Monday, November 20, 2006

At long last, Rupert Murdoch admits he was wrong about something

That something, of course, was the proposed book and Fox TV special, If I Did It, by Orenthal James Simpson. After over two dozen affiliates of the Fox network said they were not going to air the show and at least one book store chain said they had no intention of stockng the book on its shelves, Murdoch the self-proclaimed "billionaire tyrant" was forced to retract the concept and pulled the plug; offering a written apology to the Goldman and Brown families.

Frankly, I don't know if OJ did it or not. I lean towards not. But, that's not the point. The point here was a guy who wrote a book imagining how he might have done it. This isn't a mystery novel we're talking about. These are two real life people whose lives were cut down. They were friends ... they possibly might have had a special relationship, or just good buddies. Nicole Brown was by no means perfect (from some contemporary accounts at the time she fell in with the drug crowd), but she was also just trying to get on with her life after a pretty rocky marriage with the Juice. As for Ronald Goldman, he was totally innocent. All he was trying to do was return a pair of glasses that Nicole had left behind at a restaurant.

The criminal trial was a total disaster. Few if any remember the judges who presided over the trials of Charles Manson, Sam Berkowitz or Ted Bundy. But everyone still remembers Lance Ito; whose own wife got dragged into the sordid affair when the lead investigator, Mark Fuhrman, made some rather nasty remarks about her. In the end, Simpson got acquitted not because of his stellar legal team or the glove that didn't fit, but because the jury -- after meeting for just four hours -- were convinced his limo driver got his timing wrong about when he picked up OJ the next day. I guess that counts for reasonable doubt, but I don't think anyone thought he was going to be acquitted -- whether he was truly culpable or not.

We all know about the civil trial so I won't retread that. But here's what it comes down to. Any responsible person who was truly innocent would not exploit the murders of those he or she was accused of killing. After vindication, one would sue the government for malicious prosecution and spare no effort to find the real killers; or at least keep reminding people there was still a cold case. OJ didn't sue the LAPD, or the LA District Attorney; even though both dealt with evidence that was in part tampered with. He instead hit the golf course -- and by law his NFL pension of $25,000 a month is protected from the civil damage award levied against him. He'll only ever have to pay if he wins the jackpot in a lottery or casino and he's not that stupid.
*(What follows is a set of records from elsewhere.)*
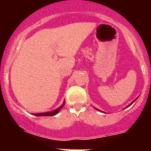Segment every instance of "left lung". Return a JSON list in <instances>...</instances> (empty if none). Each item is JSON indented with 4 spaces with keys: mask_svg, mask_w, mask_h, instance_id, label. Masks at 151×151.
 I'll list each match as a JSON object with an SVG mask.
<instances>
[{
    "mask_svg": "<svg viewBox=\"0 0 151 151\" xmlns=\"http://www.w3.org/2000/svg\"><path fill=\"white\" fill-rule=\"evenodd\" d=\"M134 101H135V100H134ZM134 101H133V102H132V103H131V104H129V106H131V105H132V104H133V103H134ZM96 109H97V108H96ZM97 110H98V109H97Z\"/></svg>",
    "mask_w": 151,
    "mask_h": 151,
    "instance_id": "8db88e82",
    "label": "left lung"
}]
</instances>
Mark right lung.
I'll use <instances>...</instances> for the list:
<instances>
[{"mask_svg": "<svg viewBox=\"0 0 151 151\" xmlns=\"http://www.w3.org/2000/svg\"><path fill=\"white\" fill-rule=\"evenodd\" d=\"M64 104H65V102H63V104L59 108H57V110H54V111L47 112V113H34V115L37 116H52L56 115V114H57V113H58L61 109H62L63 106H64Z\"/></svg>", "mask_w": 151, "mask_h": 151, "instance_id": "obj_1", "label": "right lung"}]
</instances>
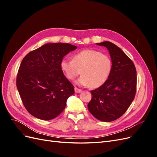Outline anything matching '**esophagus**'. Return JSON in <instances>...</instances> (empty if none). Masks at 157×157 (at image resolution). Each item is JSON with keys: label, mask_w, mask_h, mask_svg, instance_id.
<instances>
[{"label": "esophagus", "mask_w": 157, "mask_h": 157, "mask_svg": "<svg viewBox=\"0 0 157 157\" xmlns=\"http://www.w3.org/2000/svg\"><path fill=\"white\" fill-rule=\"evenodd\" d=\"M75 93H80V92H82V90H80V89H79V88H75Z\"/></svg>", "instance_id": "34e87169"}]
</instances>
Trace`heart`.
I'll return each instance as SVG.
<instances>
[{
	"mask_svg": "<svg viewBox=\"0 0 157 157\" xmlns=\"http://www.w3.org/2000/svg\"><path fill=\"white\" fill-rule=\"evenodd\" d=\"M60 67L65 77L74 80L81 73L77 83L92 88L101 86L110 75L112 61L108 55L96 50H84L73 56V59H63Z\"/></svg>",
	"mask_w": 157,
	"mask_h": 157,
	"instance_id": "b5f03b06",
	"label": "heart"
}]
</instances>
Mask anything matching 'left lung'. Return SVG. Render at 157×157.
I'll return each instance as SVG.
<instances>
[{"label": "left lung", "instance_id": "left-lung-1", "mask_svg": "<svg viewBox=\"0 0 157 157\" xmlns=\"http://www.w3.org/2000/svg\"><path fill=\"white\" fill-rule=\"evenodd\" d=\"M110 54L112 69L107 81L92 90L88 105L90 113L103 122L115 121L124 115L136 96L137 75L133 61L119 47L111 42L97 43Z\"/></svg>", "mask_w": 157, "mask_h": 157}]
</instances>
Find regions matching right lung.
I'll list each match as a JSON object with an SVG mask.
<instances>
[{"instance_id":"right-lung-1","label":"right lung","mask_w":157,"mask_h":157,"mask_svg":"<svg viewBox=\"0 0 157 157\" xmlns=\"http://www.w3.org/2000/svg\"><path fill=\"white\" fill-rule=\"evenodd\" d=\"M77 48L68 43H48L30 52L23 59L16 86L23 105L33 117L49 121L64 110L75 89L63 75L60 63Z\"/></svg>"}]
</instances>
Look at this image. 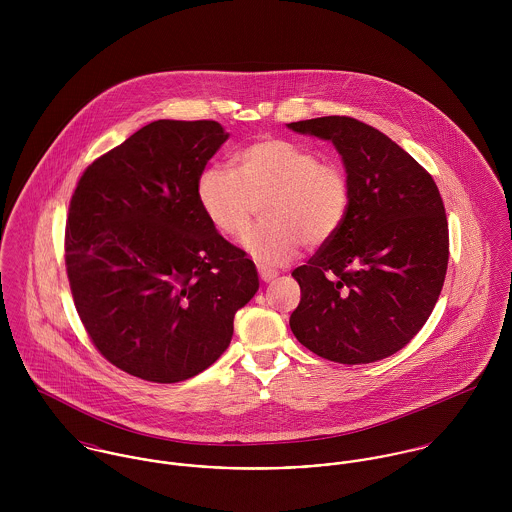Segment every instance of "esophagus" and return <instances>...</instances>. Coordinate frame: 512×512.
<instances>
[{"instance_id": "1", "label": "esophagus", "mask_w": 512, "mask_h": 512, "mask_svg": "<svg viewBox=\"0 0 512 512\" xmlns=\"http://www.w3.org/2000/svg\"><path fill=\"white\" fill-rule=\"evenodd\" d=\"M258 274H260V280L262 282H274L276 278H278V272L276 270H270V268H266V266H258Z\"/></svg>"}]
</instances>
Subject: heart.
<instances>
[{
  "label": "heart",
  "mask_w": 512,
  "mask_h": 512,
  "mask_svg": "<svg viewBox=\"0 0 512 512\" xmlns=\"http://www.w3.org/2000/svg\"><path fill=\"white\" fill-rule=\"evenodd\" d=\"M197 201L209 222L240 238L262 203V222L244 238L262 266L288 264L301 244H325L345 222L351 187L347 173L317 161L307 147L282 138H260L234 155V169L207 167L197 179Z\"/></svg>",
  "instance_id": "heart-1"
}]
</instances>
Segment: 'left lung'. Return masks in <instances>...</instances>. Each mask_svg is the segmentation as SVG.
<instances>
[{"instance_id":"1","label":"left lung","mask_w":512,"mask_h":512,"mask_svg":"<svg viewBox=\"0 0 512 512\" xmlns=\"http://www.w3.org/2000/svg\"><path fill=\"white\" fill-rule=\"evenodd\" d=\"M329 140L351 187L345 222L292 272L301 299L295 339L341 365H366L406 347L443 288L449 232L432 175L388 136L349 116L292 122Z\"/></svg>"}]
</instances>
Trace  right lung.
I'll use <instances>...</instances> for the list:
<instances>
[{
  "label": "right lung",
  "instance_id": "right-lung-1",
  "mask_svg": "<svg viewBox=\"0 0 512 512\" xmlns=\"http://www.w3.org/2000/svg\"><path fill=\"white\" fill-rule=\"evenodd\" d=\"M228 140L219 122L157 120L82 173L65 262L100 355L149 382H181L226 351L258 272L205 217L197 179Z\"/></svg>",
  "mask_w": 512,
  "mask_h": 512
}]
</instances>
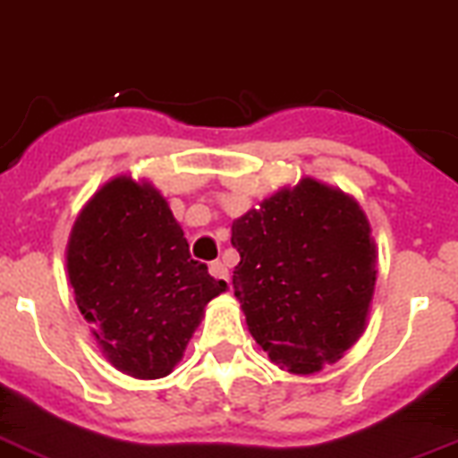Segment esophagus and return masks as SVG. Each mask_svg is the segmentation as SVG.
Instances as JSON below:
<instances>
[{
    "mask_svg": "<svg viewBox=\"0 0 458 458\" xmlns=\"http://www.w3.org/2000/svg\"><path fill=\"white\" fill-rule=\"evenodd\" d=\"M209 272H211V276L216 279V282H221V284H228L230 282V279H228V267H225V265H223L221 260H216V263H211L209 265Z\"/></svg>",
    "mask_w": 458,
    "mask_h": 458,
    "instance_id": "esophagus-1",
    "label": "esophagus"
}]
</instances>
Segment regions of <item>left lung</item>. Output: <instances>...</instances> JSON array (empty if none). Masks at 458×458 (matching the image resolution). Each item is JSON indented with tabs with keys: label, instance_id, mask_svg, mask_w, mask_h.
<instances>
[{
	"label": "left lung",
	"instance_id": "8db88e82",
	"mask_svg": "<svg viewBox=\"0 0 458 458\" xmlns=\"http://www.w3.org/2000/svg\"><path fill=\"white\" fill-rule=\"evenodd\" d=\"M235 295L272 363L314 375L337 363L368 324L377 244L356 198L302 176L233 221Z\"/></svg>",
	"mask_w": 458,
	"mask_h": 458
}]
</instances>
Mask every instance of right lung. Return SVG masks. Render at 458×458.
Returning <instances> with one entry per match:
<instances>
[{
    "mask_svg": "<svg viewBox=\"0 0 458 458\" xmlns=\"http://www.w3.org/2000/svg\"><path fill=\"white\" fill-rule=\"evenodd\" d=\"M64 263L99 353L134 379L167 377L207 302L228 291L191 259L163 193L128 174L109 179L83 205Z\"/></svg>",
    "mask_w": 458,
    "mask_h": 458,
    "instance_id": "right-lung-1",
    "label": "right lung"
}]
</instances>
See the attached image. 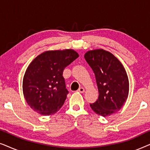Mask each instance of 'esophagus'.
Wrapping results in <instances>:
<instances>
[{"instance_id": "34e87169", "label": "esophagus", "mask_w": 150, "mask_h": 150, "mask_svg": "<svg viewBox=\"0 0 150 150\" xmlns=\"http://www.w3.org/2000/svg\"><path fill=\"white\" fill-rule=\"evenodd\" d=\"M77 91H79V93H84V92H85V89H84L83 87H81L78 89Z\"/></svg>"}]
</instances>
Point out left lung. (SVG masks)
Here are the masks:
<instances>
[{"label": "left lung", "instance_id": "obj_1", "mask_svg": "<svg viewBox=\"0 0 150 150\" xmlns=\"http://www.w3.org/2000/svg\"><path fill=\"white\" fill-rule=\"evenodd\" d=\"M85 59L96 76L99 96L91 109L102 117L119 111L126 102L129 92L126 71L120 61L102 49L86 52Z\"/></svg>", "mask_w": 150, "mask_h": 150}]
</instances>
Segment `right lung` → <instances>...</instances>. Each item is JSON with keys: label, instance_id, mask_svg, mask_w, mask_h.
I'll return each instance as SVG.
<instances>
[{"label": "right lung", "instance_id": "right-lung-1", "mask_svg": "<svg viewBox=\"0 0 150 150\" xmlns=\"http://www.w3.org/2000/svg\"><path fill=\"white\" fill-rule=\"evenodd\" d=\"M79 57L71 50L42 53L28 65L23 79V93L30 107L42 115L61 108L69 91L63 76L64 69Z\"/></svg>", "mask_w": 150, "mask_h": 150}]
</instances>
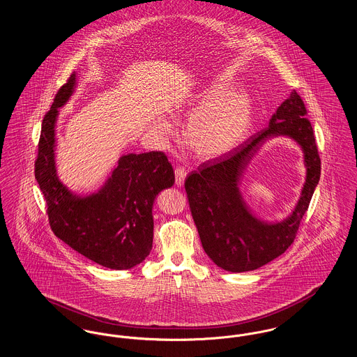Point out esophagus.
Instances as JSON below:
<instances>
[{"mask_svg": "<svg viewBox=\"0 0 357 357\" xmlns=\"http://www.w3.org/2000/svg\"><path fill=\"white\" fill-rule=\"evenodd\" d=\"M186 175L187 172L185 169H182V167L175 169V185L178 187L182 186L185 179H186Z\"/></svg>", "mask_w": 357, "mask_h": 357, "instance_id": "34e87169", "label": "esophagus"}]
</instances>
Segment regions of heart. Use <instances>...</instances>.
Listing matches in <instances>:
<instances>
[{
    "label": "heart",
    "mask_w": 357,
    "mask_h": 357,
    "mask_svg": "<svg viewBox=\"0 0 357 357\" xmlns=\"http://www.w3.org/2000/svg\"><path fill=\"white\" fill-rule=\"evenodd\" d=\"M226 93L223 85H211L188 109L192 119L187 127V144L204 159L221 156L237 147L252 124L253 107L248 93ZM158 128L170 132L166 121H159Z\"/></svg>",
    "instance_id": "heart-1"
}]
</instances>
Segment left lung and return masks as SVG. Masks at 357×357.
I'll return each mask as SVG.
<instances>
[{
    "label": "left lung",
    "mask_w": 357,
    "mask_h": 357,
    "mask_svg": "<svg viewBox=\"0 0 357 357\" xmlns=\"http://www.w3.org/2000/svg\"><path fill=\"white\" fill-rule=\"evenodd\" d=\"M305 104L293 91L273 115L269 126L236 149L208 159L186 178L187 199L206 255L229 272L261 268L282 255L297 236L321 175V159ZM288 135L306 153L307 182L294 214L284 222L266 225L245 208L238 194L243 170L259 146L271 135Z\"/></svg>",
    "instance_id": "8db88e82"
}]
</instances>
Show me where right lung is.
Returning <instances> with one entry per match:
<instances>
[{"mask_svg": "<svg viewBox=\"0 0 357 357\" xmlns=\"http://www.w3.org/2000/svg\"><path fill=\"white\" fill-rule=\"evenodd\" d=\"M75 83L72 73L43 119L34 176L56 237L102 266L131 269L153 249V201L174 185V170L162 151L128 153L120 158L99 192L83 198L72 195L56 175L54 123L57 108L68 100Z\"/></svg>", "mask_w": 357, "mask_h": 357, "instance_id": "1", "label": "right lung"}]
</instances>
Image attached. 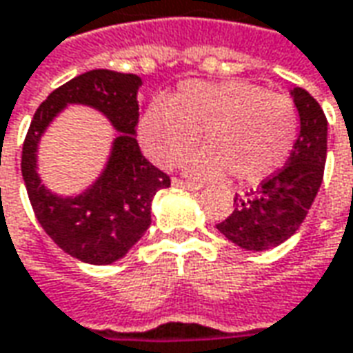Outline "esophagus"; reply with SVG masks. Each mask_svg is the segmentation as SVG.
I'll return each mask as SVG.
<instances>
[{
  "instance_id": "esophagus-1",
  "label": "esophagus",
  "mask_w": 353,
  "mask_h": 353,
  "mask_svg": "<svg viewBox=\"0 0 353 353\" xmlns=\"http://www.w3.org/2000/svg\"><path fill=\"white\" fill-rule=\"evenodd\" d=\"M174 185L181 189H188V191H199L201 185L193 183V181H183V179H174Z\"/></svg>"
}]
</instances>
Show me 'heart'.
<instances>
[{
  "label": "heart",
  "mask_w": 353,
  "mask_h": 353,
  "mask_svg": "<svg viewBox=\"0 0 353 353\" xmlns=\"http://www.w3.org/2000/svg\"><path fill=\"white\" fill-rule=\"evenodd\" d=\"M209 144L185 162L199 179L230 172L238 181L256 183L285 164L299 132L297 111L261 85L228 81H185L165 101H152L140 119L144 152L160 168L179 164L199 142Z\"/></svg>",
  "instance_id": "1"
}]
</instances>
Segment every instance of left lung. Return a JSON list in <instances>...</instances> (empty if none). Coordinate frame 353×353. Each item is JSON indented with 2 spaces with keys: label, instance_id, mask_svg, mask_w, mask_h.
<instances>
[{
  "label": "left lung",
  "instance_id": "left-lung-1",
  "mask_svg": "<svg viewBox=\"0 0 353 353\" xmlns=\"http://www.w3.org/2000/svg\"><path fill=\"white\" fill-rule=\"evenodd\" d=\"M291 97L299 113V137L287 165L256 191L236 197V209L216 225L223 236L242 250L263 252L283 244L303 225L321 189L328 123L307 90L295 88Z\"/></svg>",
  "mask_w": 353,
  "mask_h": 353
}]
</instances>
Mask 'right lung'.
Segmentation results:
<instances>
[{"label": "right lung", "mask_w": 353, "mask_h": 353, "mask_svg": "<svg viewBox=\"0 0 353 353\" xmlns=\"http://www.w3.org/2000/svg\"><path fill=\"white\" fill-rule=\"evenodd\" d=\"M142 79L113 70H92L46 97L23 144L21 172L32 211L44 232L72 258L107 265L127 252L152 223V201L170 177L154 168L137 142ZM68 104L99 110L117 130L100 176L74 196L56 194L38 174V146L46 128Z\"/></svg>", "instance_id": "right-lung-1"}]
</instances>
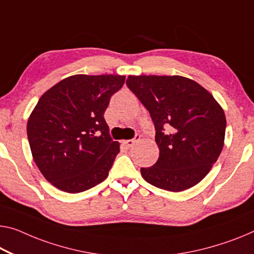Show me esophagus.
Listing matches in <instances>:
<instances>
[{
	"instance_id": "esophagus-1",
	"label": "esophagus",
	"mask_w": 254,
	"mask_h": 254,
	"mask_svg": "<svg viewBox=\"0 0 254 254\" xmlns=\"http://www.w3.org/2000/svg\"><path fill=\"white\" fill-rule=\"evenodd\" d=\"M139 138H140V135H136L135 137L132 138V139H127V140H124L123 144H124V145L126 146V147H131L132 145H134L135 143H137V142H138Z\"/></svg>"
}]
</instances>
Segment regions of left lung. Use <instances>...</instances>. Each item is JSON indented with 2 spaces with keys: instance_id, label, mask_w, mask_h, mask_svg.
<instances>
[{
  "instance_id": "8db88e82",
  "label": "left lung",
  "mask_w": 254,
  "mask_h": 254,
  "mask_svg": "<svg viewBox=\"0 0 254 254\" xmlns=\"http://www.w3.org/2000/svg\"><path fill=\"white\" fill-rule=\"evenodd\" d=\"M127 86L149 110L160 154L140 174L147 183L182 192L203 179L224 147L225 112L210 92L183 76H128Z\"/></svg>"
}]
</instances>
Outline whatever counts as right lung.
<instances>
[{
	"label": "right lung",
	"instance_id": "right-lung-1",
	"mask_svg": "<svg viewBox=\"0 0 254 254\" xmlns=\"http://www.w3.org/2000/svg\"><path fill=\"white\" fill-rule=\"evenodd\" d=\"M125 76L73 75L48 89L27 123L33 159L46 181L80 193L108 177L119 153L104 120Z\"/></svg>",
	"mask_w": 254,
	"mask_h": 254
}]
</instances>
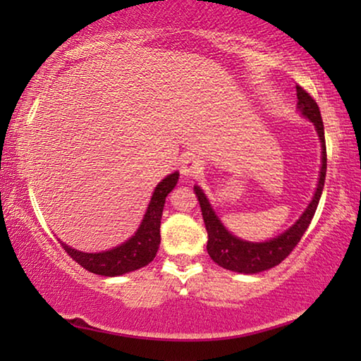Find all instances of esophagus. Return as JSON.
<instances>
[{"mask_svg": "<svg viewBox=\"0 0 361 361\" xmlns=\"http://www.w3.org/2000/svg\"><path fill=\"white\" fill-rule=\"evenodd\" d=\"M202 169V161L199 157L190 154V156H185L184 159H182V164H180V174L185 176V177H194L197 174H200Z\"/></svg>", "mask_w": 361, "mask_h": 361, "instance_id": "34e87169", "label": "esophagus"}]
</instances>
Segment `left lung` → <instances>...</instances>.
<instances>
[{
    "instance_id": "left-lung-1",
    "label": "left lung",
    "mask_w": 361,
    "mask_h": 361,
    "mask_svg": "<svg viewBox=\"0 0 361 361\" xmlns=\"http://www.w3.org/2000/svg\"><path fill=\"white\" fill-rule=\"evenodd\" d=\"M295 90H298V111L300 113V116H304L305 120H309L315 126V131H317L320 140L322 156H320L317 187H315L312 199H310L299 219L288 230H284L283 233L274 236V238L264 241H248L240 238V236L231 233L224 225V221L216 215L215 209L212 207L209 197L205 195L202 187L194 185L197 200L200 204L202 216H204L205 230L209 233L207 251H209L210 258L224 269L241 274H256L278 266L295 248V245L299 243L300 238H302V235L305 233V230H307V226L314 219L315 210H317L319 200L322 197L324 190L325 172H327V151H325L324 123L314 98L299 85L295 87Z\"/></svg>"
}]
</instances>
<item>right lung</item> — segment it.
<instances>
[{
	"instance_id": "right-lung-1",
	"label": "right lung",
	"mask_w": 361,
	"mask_h": 361,
	"mask_svg": "<svg viewBox=\"0 0 361 361\" xmlns=\"http://www.w3.org/2000/svg\"><path fill=\"white\" fill-rule=\"evenodd\" d=\"M177 180H179V172L176 171L166 176L156 185L140 226L121 245L106 251H98V253H85V251L75 250L61 241L62 248L82 268L93 274L106 276V278H115V276L131 273L142 266H147L154 259L157 250H159L162 210H164L166 197L174 189Z\"/></svg>"
}]
</instances>
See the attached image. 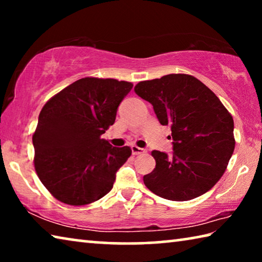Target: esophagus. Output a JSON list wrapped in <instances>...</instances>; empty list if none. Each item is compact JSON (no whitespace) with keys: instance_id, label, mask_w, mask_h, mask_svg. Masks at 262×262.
I'll use <instances>...</instances> for the list:
<instances>
[{"instance_id":"esophagus-1","label":"esophagus","mask_w":262,"mask_h":262,"mask_svg":"<svg viewBox=\"0 0 262 262\" xmlns=\"http://www.w3.org/2000/svg\"><path fill=\"white\" fill-rule=\"evenodd\" d=\"M130 149H132V154L133 155H140V154H143V152L147 151V150H145V149L137 147V145H132Z\"/></svg>"}]
</instances>
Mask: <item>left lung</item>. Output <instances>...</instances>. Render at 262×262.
Segmentation results:
<instances>
[{"mask_svg":"<svg viewBox=\"0 0 262 262\" xmlns=\"http://www.w3.org/2000/svg\"><path fill=\"white\" fill-rule=\"evenodd\" d=\"M135 94L170 126L172 156L154 150L156 167L143 177L158 196L188 201L207 193L223 176L234 150L233 119L214 92L190 75L170 74L136 84Z\"/></svg>","mask_w":262,"mask_h":262,"instance_id":"left-lung-1","label":"left lung"}]
</instances>
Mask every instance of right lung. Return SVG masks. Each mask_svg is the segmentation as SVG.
Instances as JSON below:
<instances>
[{
	"instance_id": "obj_1",
	"label": "right lung",
	"mask_w": 262,
	"mask_h": 262,
	"mask_svg": "<svg viewBox=\"0 0 262 262\" xmlns=\"http://www.w3.org/2000/svg\"><path fill=\"white\" fill-rule=\"evenodd\" d=\"M132 88V83L113 78H81L42 107L32 136L34 167L59 201L83 206L112 189L132 150L113 147L100 136L114 123Z\"/></svg>"
}]
</instances>
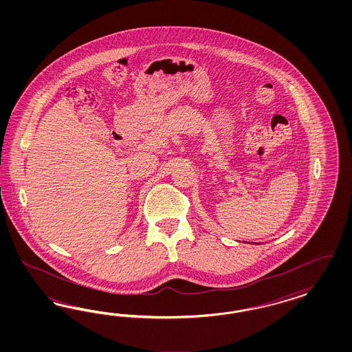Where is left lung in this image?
Returning <instances> with one entry per match:
<instances>
[{
  "mask_svg": "<svg viewBox=\"0 0 352 352\" xmlns=\"http://www.w3.org/2000/svg\"><path fill=\"white\" fill-rule=\"evenodd\" d=\"M248 244H256V243H248Z\"/></svg>",
  "mask_w": 352,
  "mask_h": 352,
  "instance_id": "obj_1",
  "label": "left lung"
}]
</instances>
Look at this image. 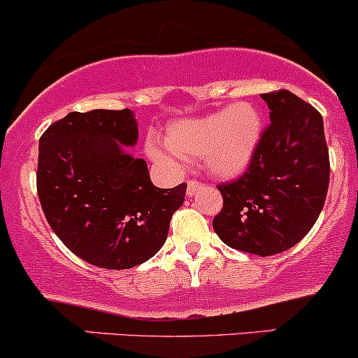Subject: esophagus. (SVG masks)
<instances>
[{"label": "esophagus", "mask_w": 358, "mask_h": 358, "mask_svg": "<svg viewBox=\"0 0 358 358\" xmlns=\"http://www.w3.org/2000/svg\"><path fill=\"white\" fill-rule=\"evenodd\" d=\"M201 189V182H198V180H187V196H194L196 192H198Z\"/></svg>", "instance_id": "esophagus-1"}]
</instances>
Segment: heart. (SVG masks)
Wrapping results in <instances>:
<instances>
[{"label":"heart","instance_id":"b5f03b06","mask_svg":"<svg viewBox=\"0 0 358 358\" xmlns=\"http://www.w3.org/2000/svg\"><path fill=\"white\" fill-rule=\"evenodd\" d=\"M262 115L255 104L240 101L227 110L174 122L167 142L148 135V157L164 166L179 169L184 160L203 159L213 178L230 179L243 174L254 159L262 136Z\"/></svg>","mask_w":358,"mask_h":358}]
</instances>
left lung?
<instances>
[{"mask_svg": "<svg viewBox=\"0 0 358 358\" xmlns=\"http://www.w3.org/2000/svg\"><path fill=\"white\" fill-rule=\"evenodd\" d=\"M271 125L247 172L220 184L223 208L213 228L236 250L268 257L299 243L318 220L330 182V157L318 110L280 90L262 94Z\"/></svg>", "mask_w": 358, "mask_h": 358, "instance_id": "left-lung-1", "label": "left lung"}]
</instances>
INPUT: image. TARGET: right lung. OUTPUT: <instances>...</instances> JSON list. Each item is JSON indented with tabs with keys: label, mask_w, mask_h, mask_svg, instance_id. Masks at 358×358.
<instances>
[{
	"label": "right lung",
	"mask_w": 358,
	"mask_h": 358,
	"mask_svg": "<svg viewBox=\"0 0 358 358\" xmlns=\"http://www.w3.org/2000/svg\"><path fill=\"white\" fill-rule=\"evenodd\" d=\"M138 138L134 111H72L38 142L37 192L67 248L101 268H131L162 248L187 184L160 189L147 162L127 154Z\"/></svg>",
	"instance_id": "add662e5"
}]
</instances>
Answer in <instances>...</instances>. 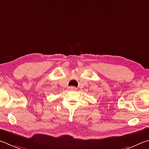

Compare that to, say, Guy Paul Morin. After ten years, he was finally cleared of wrongdoing and eventually settled out of court for his legal expenses. The inquiry that followed revealed the cops to be truly inept in their investigation. He still appears occasionally to remind us all that the real killer of Christine Jessop is still out there. He's a real gentleman.

And for once, Rupert has proven he is one too. He actually just one time listened to the outrage of both conservatives and progressives and decided enough is enough.

OJ is not. Even if he's innocent, one doesn't just imagine how he would have killed two people. He would instead "work the refs" and try to get to the bottom of what really happened. The fact he hasn't tells me he is a freak, and people should treat him as such.